▸ ASSIGNED TASK:
The required output is the stretch from the line containing "a white bathroom" through the line containing "Chanel perfume bottle" in the records below, unaltered and with no pictures.

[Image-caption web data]
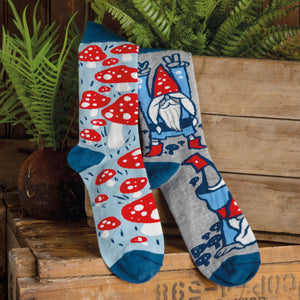 A pair of gray socks with a pattern of red and blue gnomes with white beards.
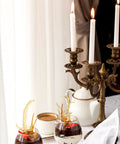 Front view of antique brass candelabra with multiple arms and white candles on a dining table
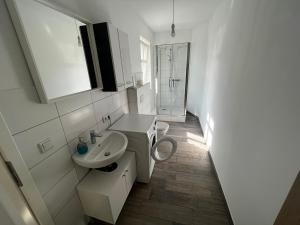 a white bathroom with a sink and a toilet at Große Monteurwohunung-Fewo in Trebbin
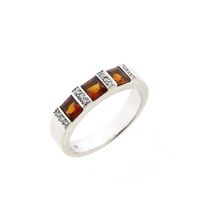 White gold ring with orange tourmaline and diamonds; 0.12 ct.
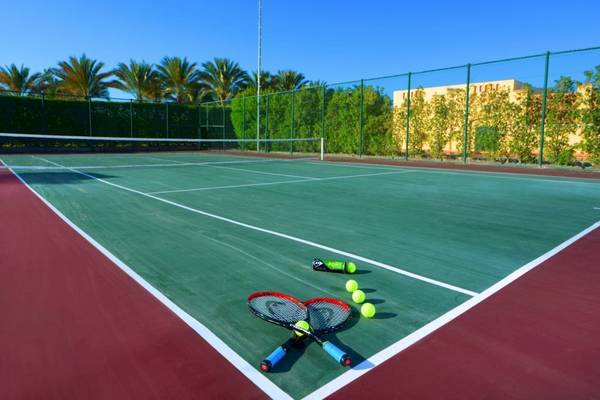 Tennisplatz im Steigenberger Coraya Beach Hotel mit zwei Tennisschlägern und Tennisbällen.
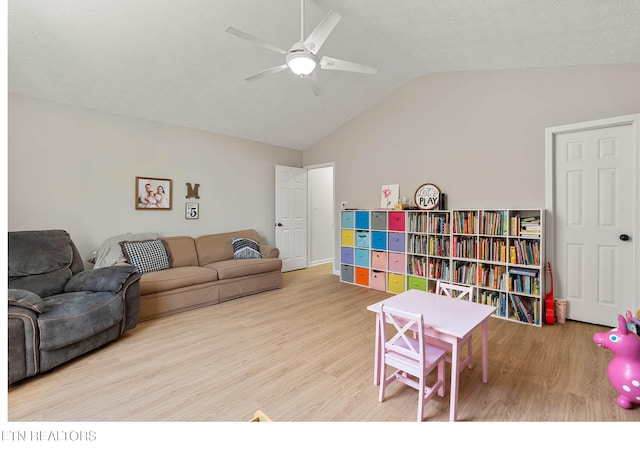 interior space featuring a ceiling fan, wood finished floors, and lofted ceiling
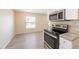 View of stainless steel oven and granite countertops from a kitchen that opens up into the living area at 4192 Gallimore St, Orlando, FL 32811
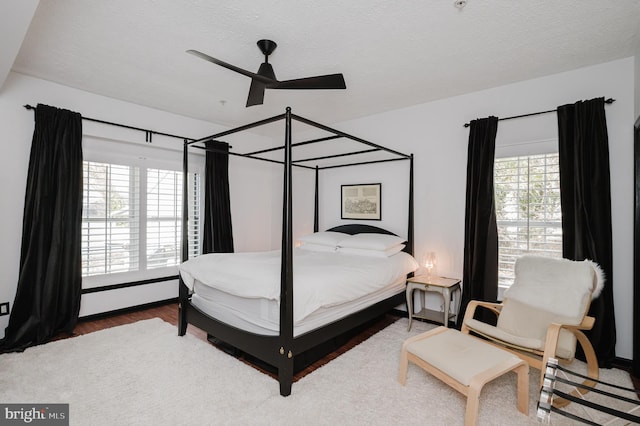 bedroom featuring a baseboard heating unit, ceiling fan, a textured ceiling, and wood finished floors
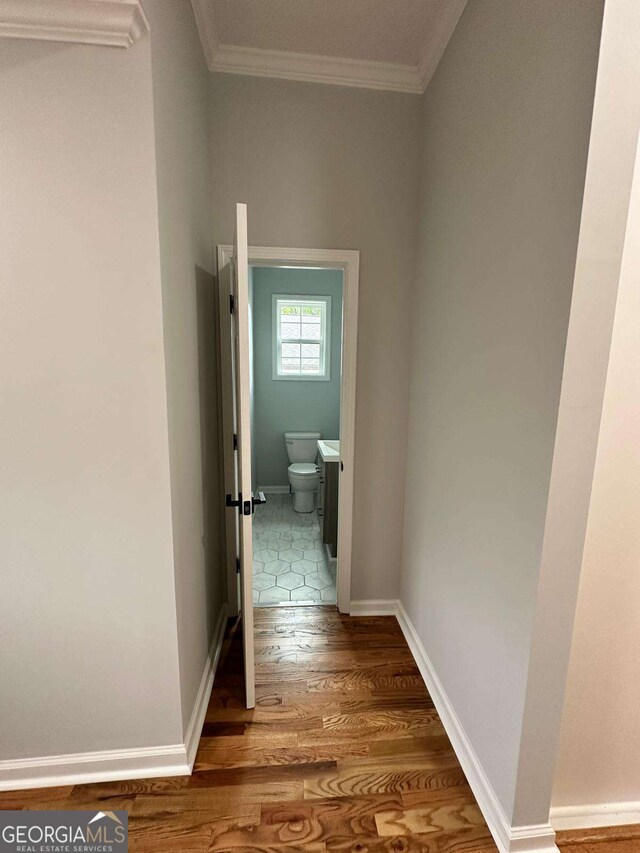 1766 W Lyle Ave, College Park, GA 30337 - corridor featuring wood finished floors and crown molding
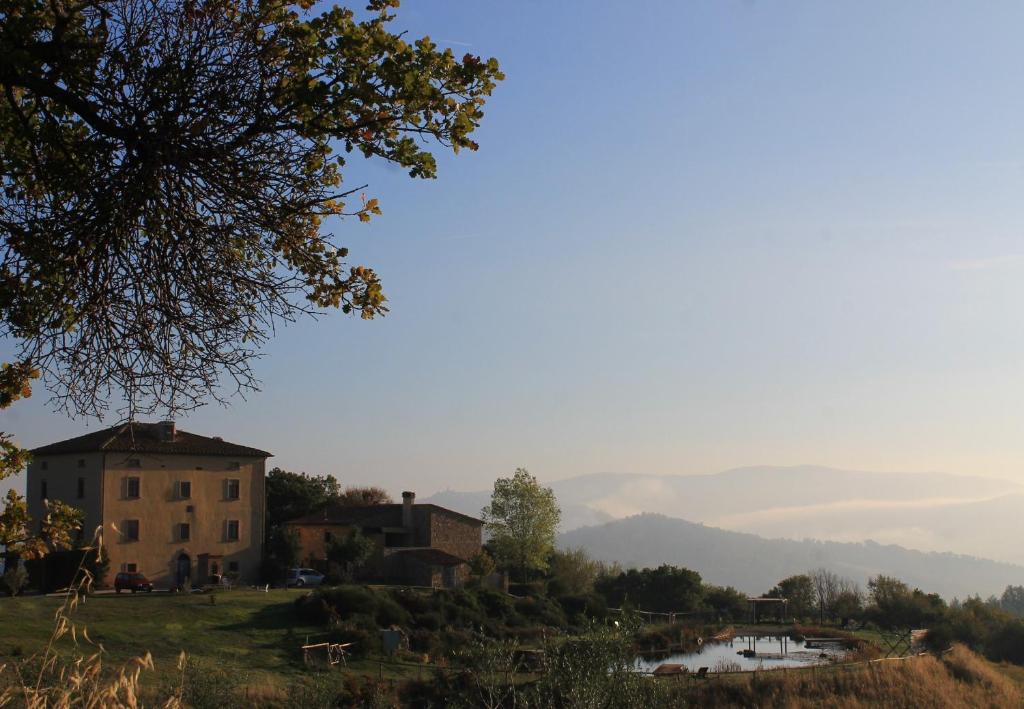 MontecastelliFattoria San Paolo Agriturismo的山丘上的房子,后面有湖泊和山脉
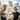 Two men in casual clothing wear Julbo Eyewear's The Streets sunglasses outdoors by a marina, smiling with tall buildings and boats in the background.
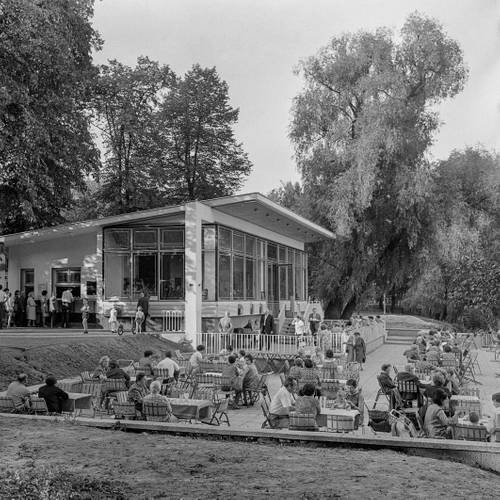 Milchhäuschen am Weißensee von Ludmilla Herzenstein, um 1978, Berlin-Weißensee, Parkstraße 33a – Schwarz-Weiß-Fotografie des Milchhäuschens in Berlin-Weißensee, vor dem viele Menschen in kleinen Grüppchen an Tischen im Außenbereich sitzen. Das Milchhäuschen wird von hohen Bäumen gesäumt.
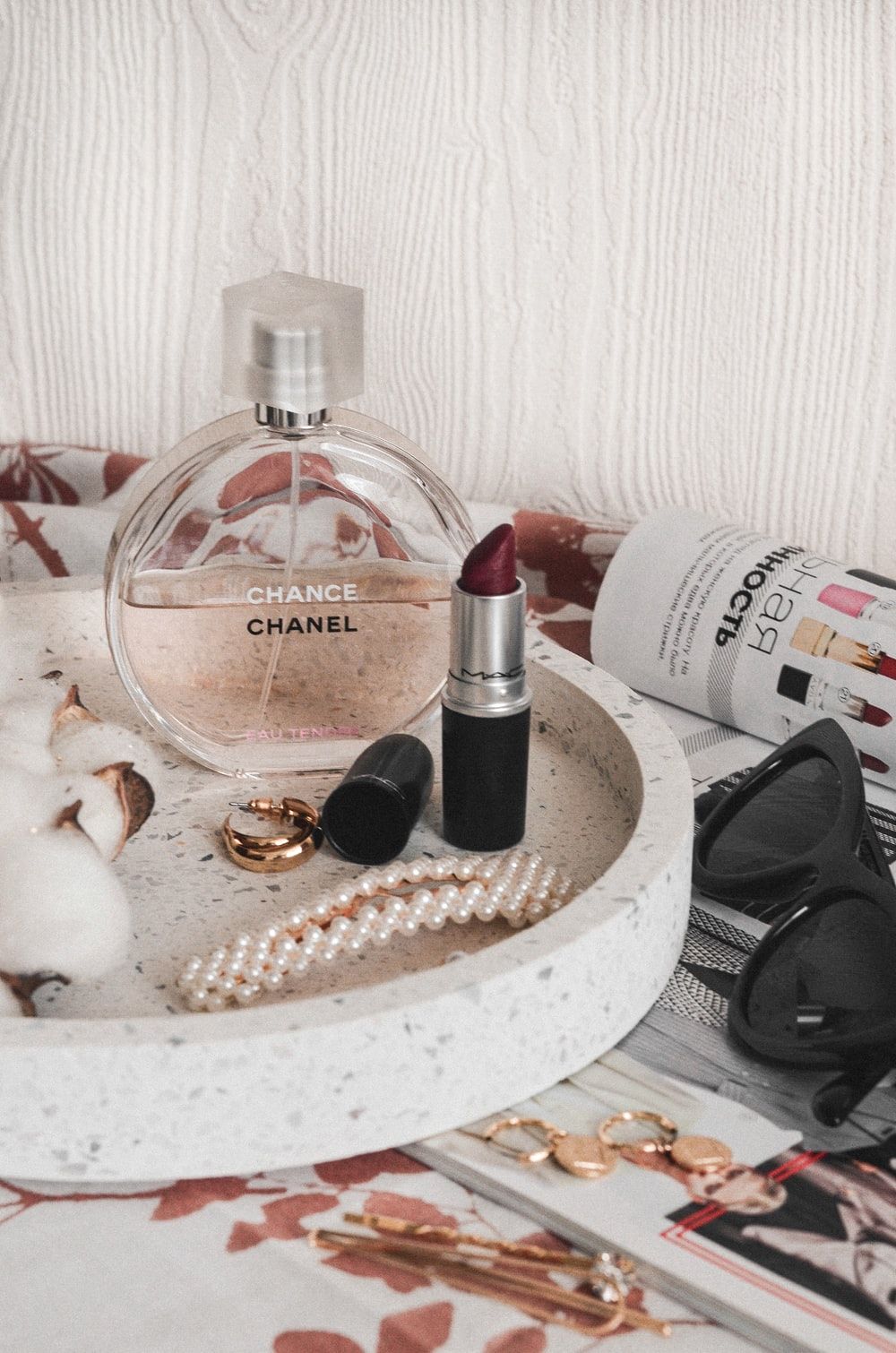 Chanel perfume bottle beside maroon lipstick photo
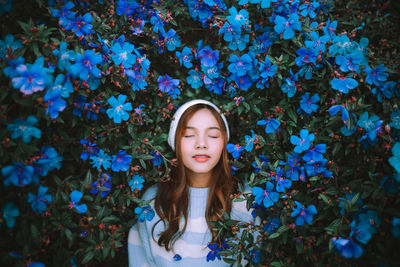 Portrait of young woman standing against plants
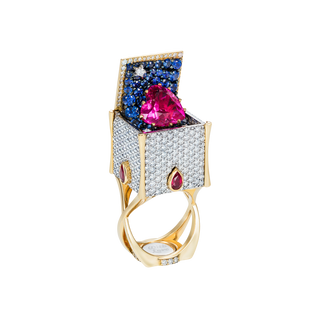 An ornate gold ring featuring a box-shaped pavé setting with a large heart-shaped pink gemstone on top, flanked by rows of blue and clear stones, with smaller pink gemstone accents on the sides, shown on a plain white background.
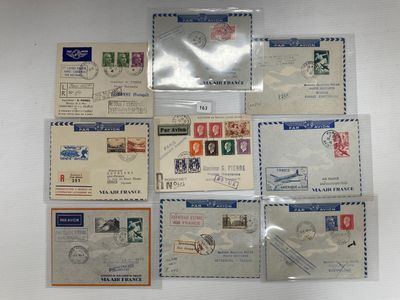 six envelopes with stamps on them sitting on top of a table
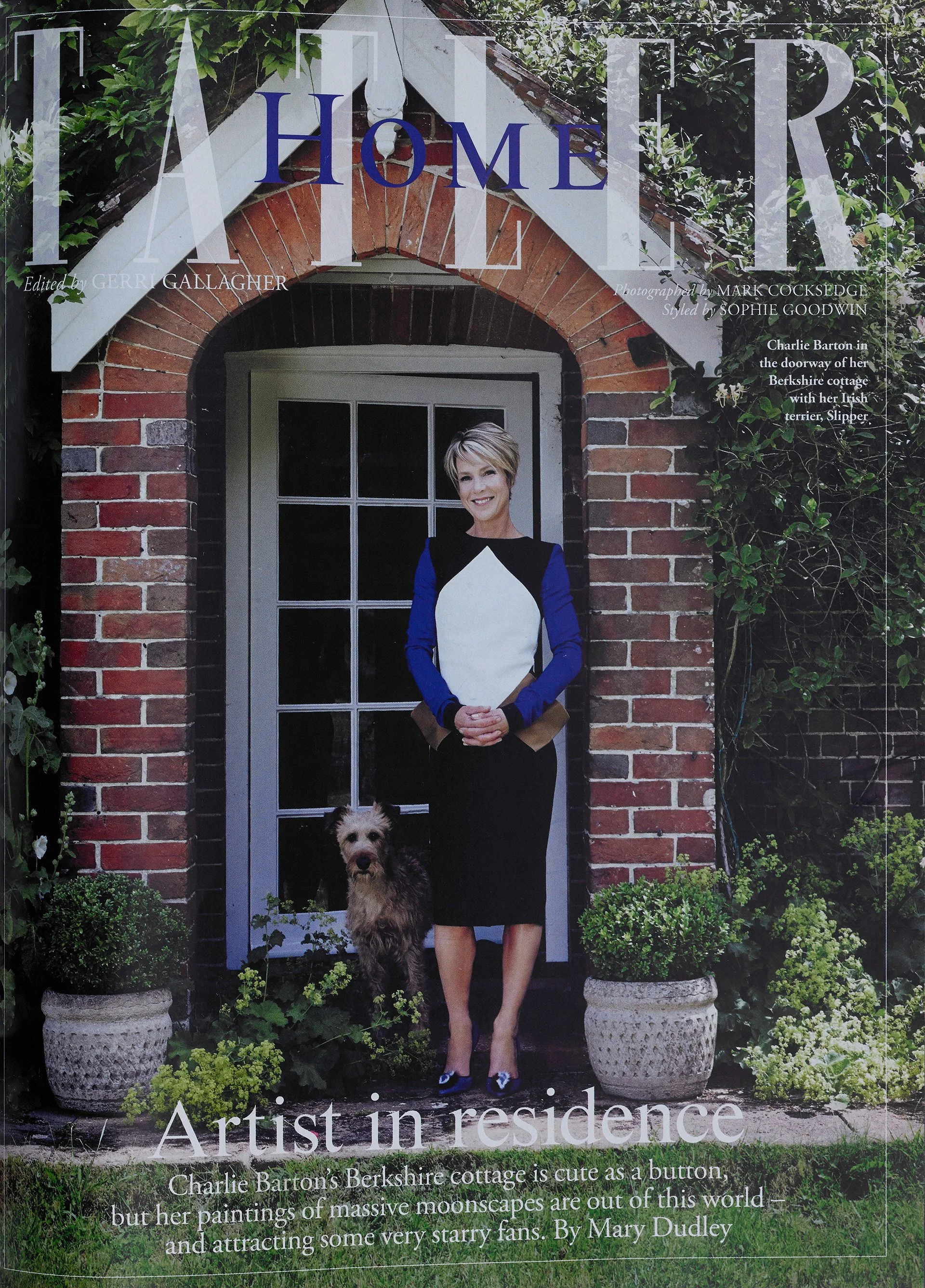 A woman standing in front of a brick doorway with a small dog, surrounded by potted plants and greenery, on the cover of a magazine titled 'HOME' with the subtitle 'Artist in residence.'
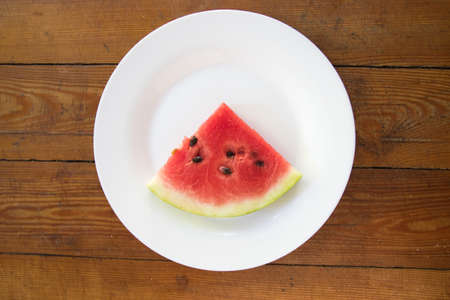 Pieces of watermelon in bowl and slice on white plate. Top view. Summer timeの写真素材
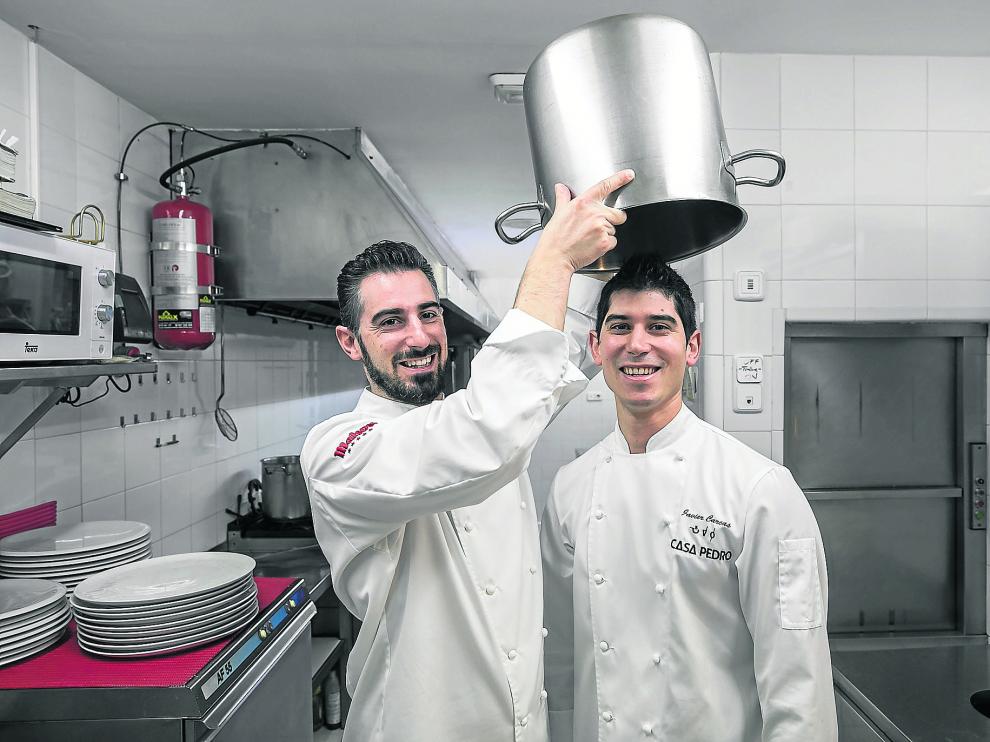 Luis Carcas izqda. bromea con su hermano Javier en las cocinas de Casa Pedro, su restaurante en Zaragoza.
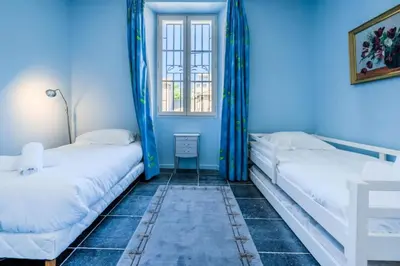 Un ou plusieurs lits dans un hébergement de l'établissement Résidence Rare ! Villa 7p Cap D’antibes, à Pied Des Plages - RARE ! Villa 7P Cap d’Antibes, à pied des plages MAE-1953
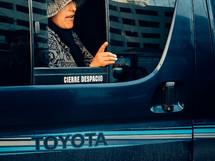 woman with her hand out a bus window 
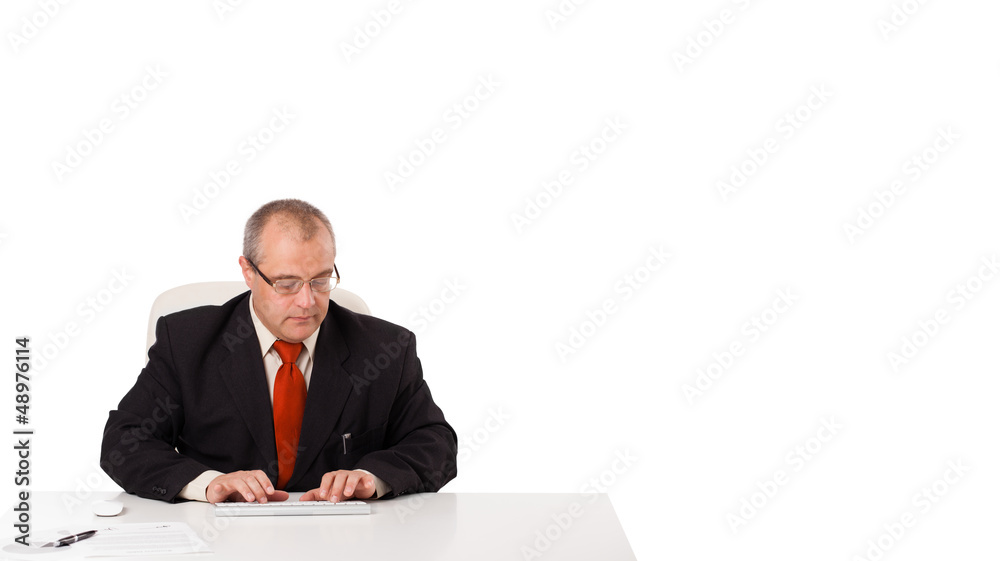 businessman sitting at desk and typing on keyboard with copy sca businessman sitting at desk and typing on keyboard with copy sca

▸ EXERCISE SOLUTION:
 a white bathroom with a sink and a toilet at Große Monteurwohunung-Fewo in Trebbin
 White gold ring with orange tourmaline and diamonds; 0.12 ct.
 Tennisplatz im Steigenberger Coraya Beach Hotel mit zwei Tennisschlägern und Tennisbällen.
 interior space featuring a ceiling fan, wood finished floors, and lofted ceiling
 View of stainless steel oven and granite countertops from a kitchen that opens up into the living area at 4192 Gallimore St, Orlando, FL 32811
 bedroom featuring a baseboard heating unit, ceiling fan, a textured ceiling, and wood finished floors
 1766 W Lyle Ave, College Park, GA 30337 - corridor featuring wood finished floors and crown molding
 MontecastelliFattoria San Paolo Agriturismo的山丘上的房子,后面有湖泊和山脉
 Two men in casual clothing wear Julbo Eyewear's The Streets sunglasses outdoors by a marina, smiling with tall buildings and boats in the background.
 Milchhäuschen am Weißensee von Ludmilla Herzenstein, um 1978, Berlin-Weißensee, Parkstraße 33a – Schwarz-Weiß-Fotografie des Milchhäuschens in Berlin-Weißensee, vor dem viele Menschen in kleinen Grüppchen an Tischen im Außenbereich sitzen. Das Milchhäuschen wird von hohen Bäumen gesäumt.
 Chanel perfume bottle beside maroon lipstick photo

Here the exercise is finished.